Oxipit wins CE Mark for AI-powered chest imaging suite
Medical imaging tech dev Oxipit said today that it won CE Mark approval in the European Union for its ChestEye radiology imaging suite.
The ChestEye system is designed to provide analysis and preliminary reports for 75 of the most common radiological findings, Oxipit said. The system localizes its findings on a radiograph as a heatmap and generates a standardized preliminary text report containing all radiologically relevant information in a chest X-ray image, the company added.
Oxipit said that the Chest Eye system also features a search engine that look for similar-looking chest X-rays in a given database, allowing physicians to identify retrospective cases with similar radiological appearances.
“The burden on radiologists has been constantly increasing. This has led to decline in quality of service for patients and bottlenecks to access good quality radiological reporting. The CE mark brings us a step closer in helping radiologists to harness the capabilities of deep learning in order to multiply their productivity and provide excellent service around the clock. ChestEye currently covers over 90% of radiological cases presented to radiologists on a daily basis. It aids the specialists to detect hard-to-catch edge cases and offers a second opinion. In addition, the automatic generation of standardized medical reports significantly reduces the workload of a radiologist, allowing more time for radiogram analysis and less for case description. An internal trial showed 30% time saved per patient and reduced error rate by up to 50%, ” Oxipit CEO Gediminas Peksys said in a prepared statement.
The ChestEye system also features a patient prioritization solution, which identifies and prioritizes individuals with potentially urgent needs, the company said.
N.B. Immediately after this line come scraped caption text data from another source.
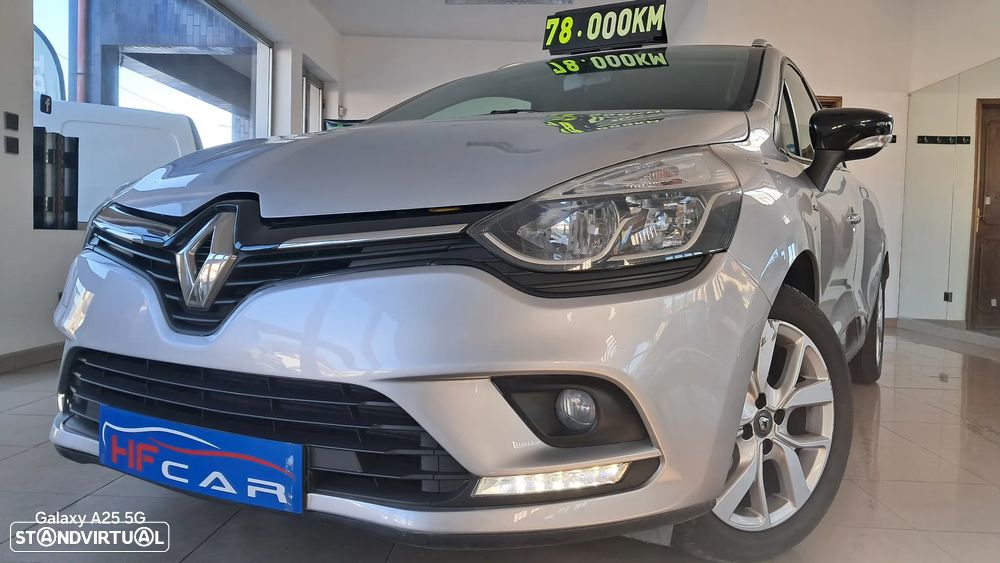 Renault Clio 1.5 dCi Limited EDition - 4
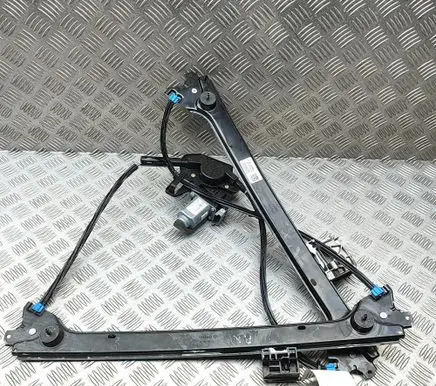 Tesla Model X Front door electric window regulator 102881800F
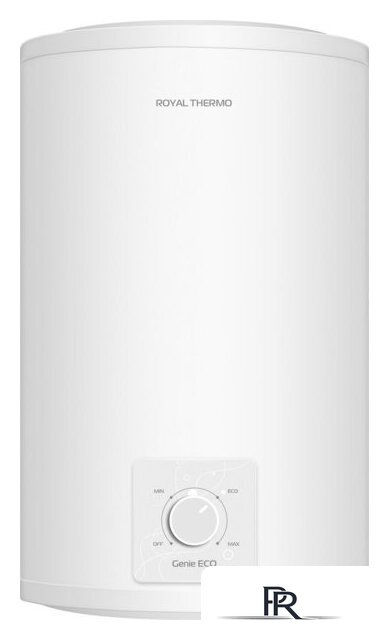 Накопительный электрический водонагреватель Royal Thermo RWH 15 Genie ECO U - Изображение №2 — Интернет-магазин ПроЗаказ
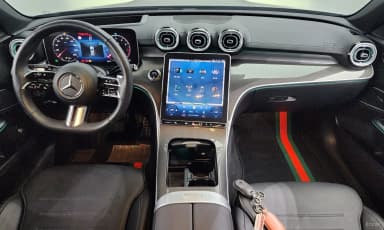 C-Class W206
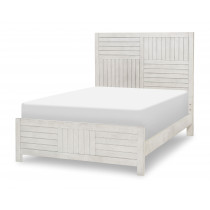 Complete Panel Bed, Full 4/6
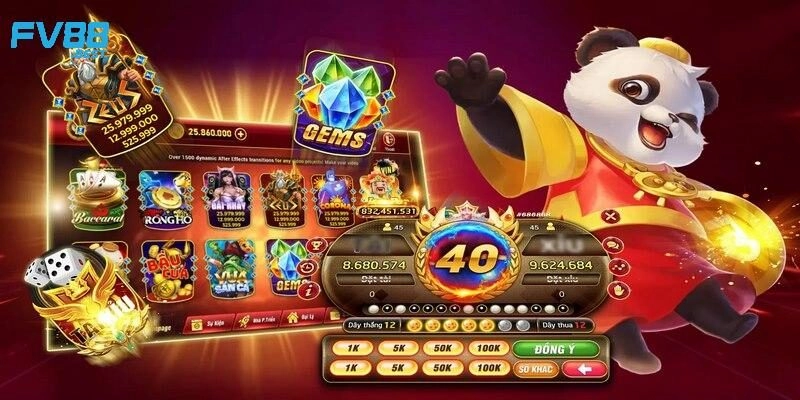 Khái quát đôi nét về cổng game Nổ hũ 777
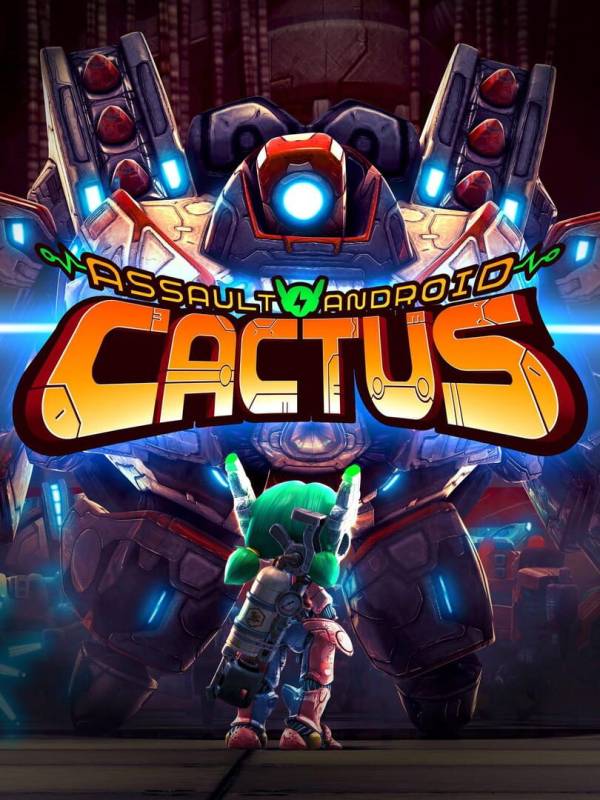 Assault Android Cactus image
The platform is offered for both on-premise deployment and as a cloud-based software, Oxipit added.
“Most of our research data comes from tertiary level hospitals where complicated cases are analyzed and some individual images present multiple issues. The dataset represents real-life images that a medical institution encounters on a day-to-day basis, allowing our engine to achieve high precision in everyday applications. Radiologists are already bombarded with too many screens and software applications. From the ground up we have built ChestEye to easily integrate into PACS (automatic image input) and RIS (automatic report output) infrastructure of a radiology department. We strongly believe that in addition to diagnostic precision, computer-aided diagnosis solutions should increase radiologist productivity and make their work less tiresome. ChestEye supports DICOM protocol for image exchange and our the team is working to incorporate HL7 and FHIR protocols in the upcoming versions of the product,” Peksys said in a press release.